======== DATA SHOWN

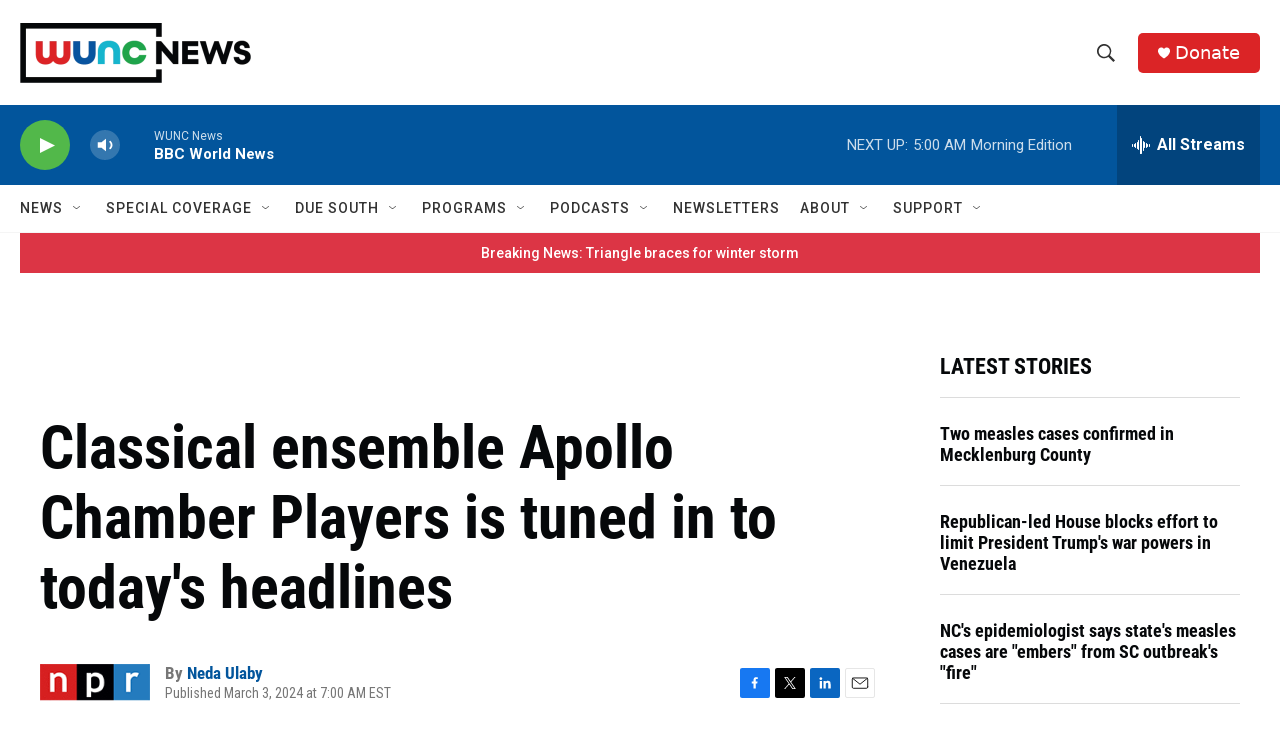

--- FILE ---
content_type: text/html; charset=utf-8
request_url: https://www.google.com/recaptcha/api2/aframe
body_size: 181
content:
<!DOCTYPE HTML><html><head><meta http-equiv="content-type" content="text/html; charset=UTF-8"></head><body><script nonce="2tAH8BcF3yYk8uutl6eNTg">/** Anti-fraud and anti-abuse applications only. See google.com/recaptcha */ try{var clients={'sodar':'https://pagead2.googlesyndication.com/pagead/sodar?'};window.addEventListener("message",function(a){try{if(a.source===window.parent){var b=JSON.parse(a.data);var c=clients[b['id']];if(c){var d=document.createElement('img');d.src=c+b['params']+'&rc='+(localStorage.getItem("rc::a")?sessionStorage.getItem("rc::b"):"");window.document.body.appendChild(d);sessionStorage.setItem("rc::e",parseInt(sessionStorage.getItem("rc::e")||0)+1);localStorage.setItem("rc::h",'1769147016830');}}}catch(b){}});window.parent.postMessage("_grecaptcha_ready", "*");}catch(b){}</script></body></html>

================

* [EXERCISE DESCRIPTION]: Drop every image, please, and write out the data above exactly as shown.

* [TASK RESPONSE]:
--- FILE ---
content_type: text/html; charset=utf-8
request_url: https://www.google.com/recaptcha/api2/aframe
body_size: 181
content:
<!DOCTYPE HTML><html><head><meta http-equiv="content-type" content="text/html; charset=UTF-8"></head><body><script nonce="2tAH8BcF3yYk8uutl6eNTg">/** Anti-fraud and anti-abuse applications only. See google.com/recaptcha */ try{var clients={'sodar':'https://pagead2.googlesyndication.com/pagead/sodar?'};window.addEventListener("message",function(a){try{if(a.source===window.parent){var b=JSON.parse(a.data);var c=clients[b['id']];if(c){var d=document.createElement('img');d.src=c+b['params']+'&rc='+(localStorage.getItem("rc::a")?sessionStorage.getItem("rc::b"):"");window.document.body.appendChild(d);sessionStorage.setItem("rc::e",parseInt(sessionStorage.getItem("rc::e")||0)+1);localStorage.setItem("rc::h",'1769147016830');}}}catch(b){}});window.parent.postMessage("_grecaptcha_ready", "*");}catch(b){}</script></body></html>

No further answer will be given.